McDonald’s Long-Time Chairman Andrew McKenna Is Stepping Down

April 6, 2016, 9:37 PM UTC
McDonalds Holds Annual Shareholders Meeting
(Photo by Scott Olson/Getty Images)
Photograph by Scott Olson — Getty Images

McDonald’s (MCD) said on Wednesday that its long-time chairman, Andrew McKenna, will step down from the hamburger chain’s board after next month’s annual shareholder meeting.

A towering figure in Chicago’s business elite, McKenna has been on McDonald’s board as a director for 25 years, and as chairman for the past twelve. He is also one of the most powerful people in Chicago: he has been called “the power behind the throne” by the hometown press. As Fortune reported in 2014, he has been on Chicago Magazine’s list of the 100 Most Powerful Chicagoans, and been described him as “a bigwig other bigwigs seek out for advice.” He has chaired Major League Baseball’s White Sox and Cubs, and is now on the board of the Chicago Bears.

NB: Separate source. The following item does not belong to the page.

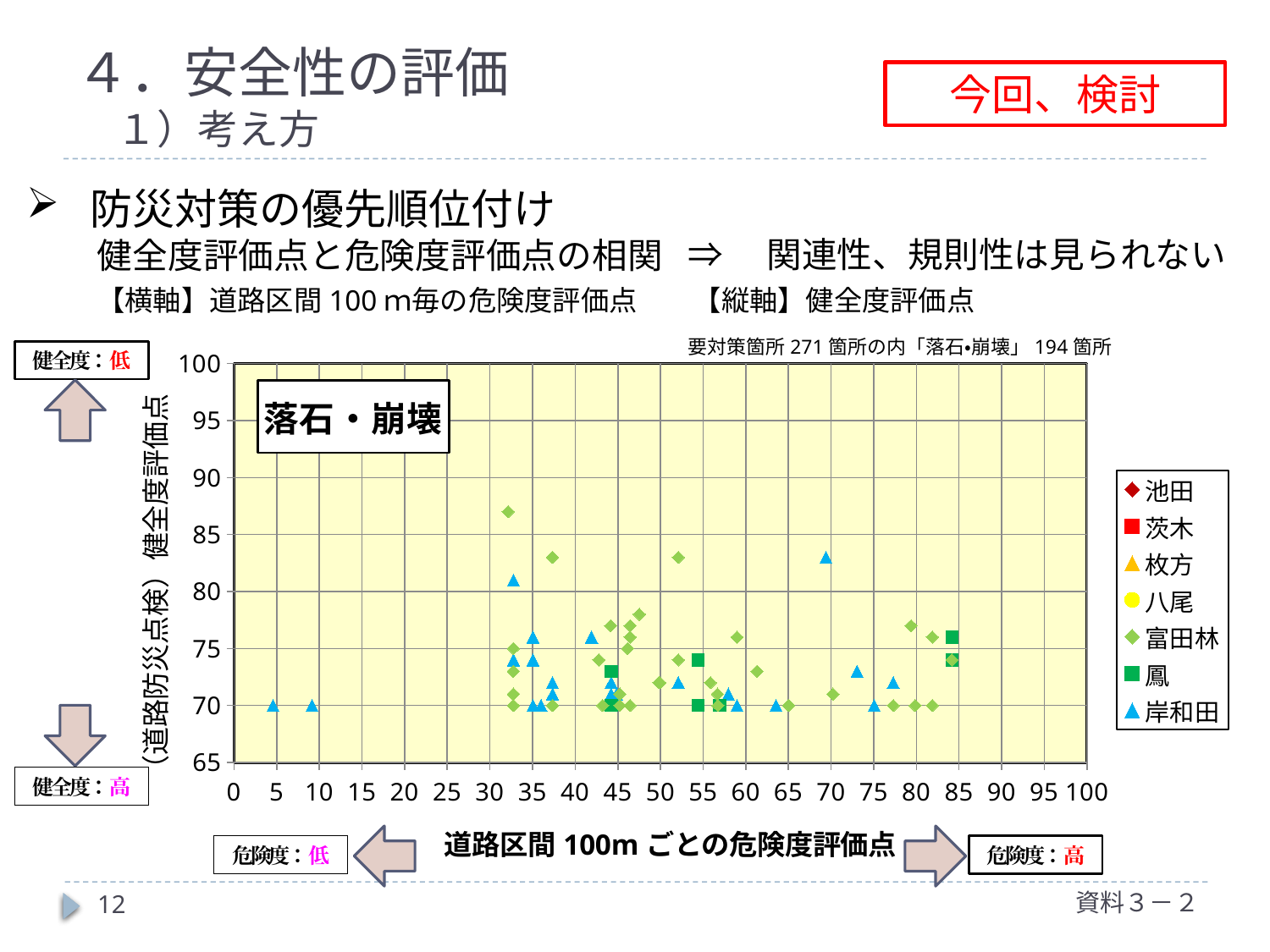
Is the x value of the leftmost point in the chart greater or less than 10? less Is the y value of the highest point in the chart greater or less than 85? greater Which series is listed last in the chart's legend? 岸和田 Which series has the most points plotted in the chart? 富田林 What is the title shown inside the plot area of the chart? 落石・崩壊 What kind of chart is shown on the slide? scatter chart Is the y value of the 岸和田 point near x = 70 greater or less than 80? greater Which series has the point with the lowest x value (危険度評価点) in the chart? 岸和田 How many series does the legend of the chart list? 7 Which series has the point with the highest 健全度評価点 (y value) in the chart? 富田林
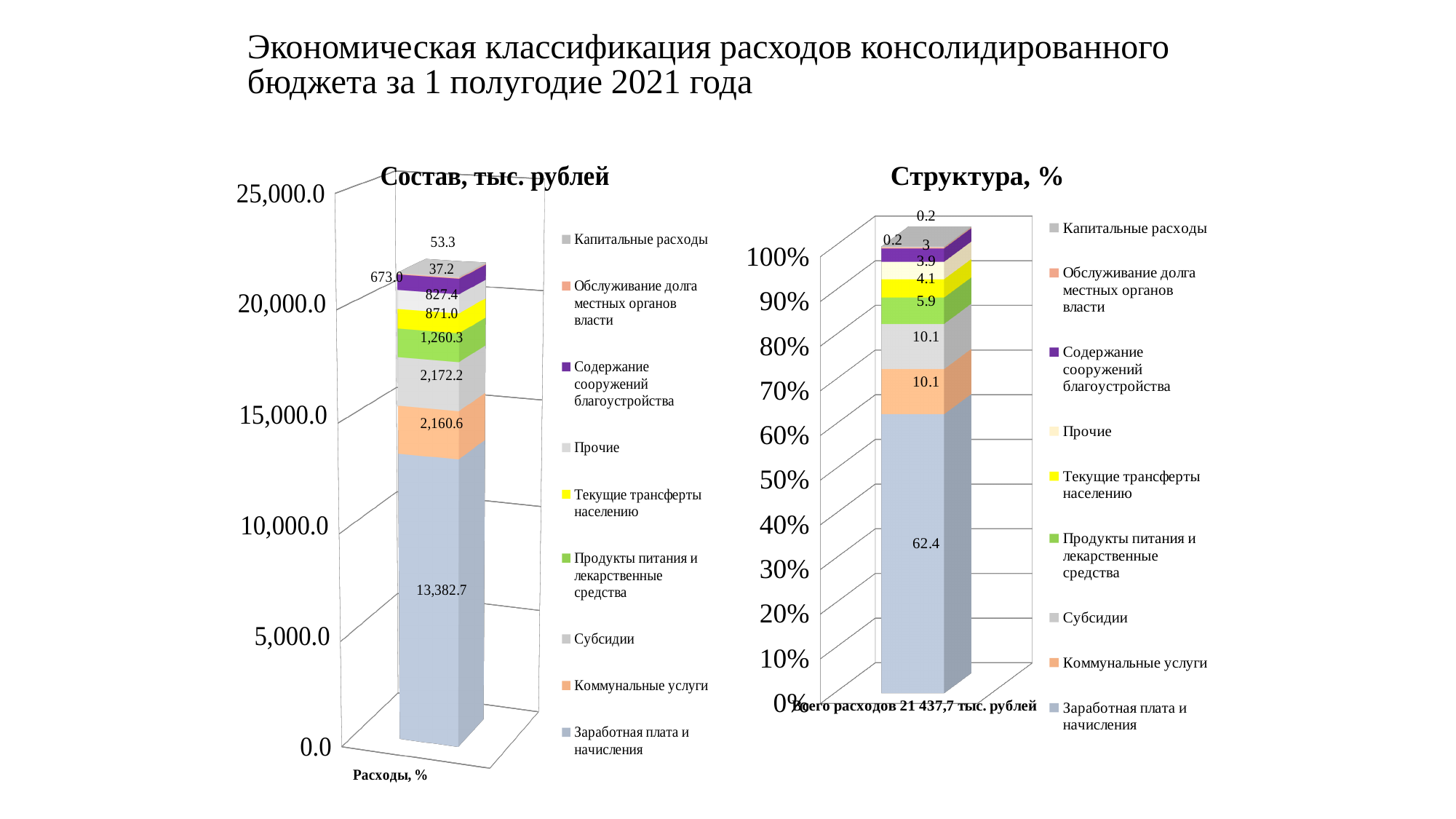
On the chart titled "Структура, %", what is the share for Заработная плата и начисления? 62.4 On the chart titled "Структура, %", what is the share for Продукты питания и лекарственные средства? 5.9 What kind of chart is the chart titled "Состав, тыс. рублей"? Stacked bar chart On the chart titled "Состав, тыс. рублей", what is the difference between Субсидии and Коммунальные услуги? 11.6 How many series does the legend of the chart titled "Структура, %" list? 9 On the chart titled "Состав, тыс. рублей", what is the value for Заработная плата и начисления? 13,382.7 On the chart titled "Состав, тыс. рублей", what is the value for Субсидии? 2,172.2 On the chart titled "Состав, тыс. рублей", which category has the largest value? Заработная плата и начисления On the chart titled "Состав, тыс. рублей", which is larger: Текущие трансферты населению or Прочие? Текущие трансферты населению On the chart titled "Состав, тыс. рублей", what is the total of the stacked bar? 21,437.7 On the chart titled "Состав, тыс. рублей", what is the value for Продукты питания и лекарственные средства? 1,260.3 On the chart titled "Структура, %", is the share for Заработная плата и начисления greater or less than 60%? greater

McDonald’s CEO Steve Easterbrook took to Twitter to praise McKenna’s leadership:

 

Yet for all the laudatory comments, McKenna was faulted in some circles for note reacting quickly enough during a McDonald’s lengthy period of poor performance earlier this decade, a trend the restaurant chain is only now beginning to halt, thanks to moves like all-day breakfast and raises for workers. In 2014, in the midst of a two year long decline in U.S. comparable sales at McDonald’s, McKenna told Fortune’s Beth Kowitt the board was “very supportive” of then CEO Don Thompson. (Soon after, Thompson was out, replaced by Easterbrook.)

McKenna had first planned to leave McDonald’s board in 2003 when he reached McDonald’s mandatory retirement age for directors of 73, but he stayed on as McDonald’s went through a CEO transition. The age limit was removed later. McKenna has overlapped with the tenures of seven different McDonald’s CEOs.

McKenna will have the title of Chairman Emeritus after his retirement, and the board will elect a new independent chairman following the election of directors by shareholders at the annual meeting on May 26.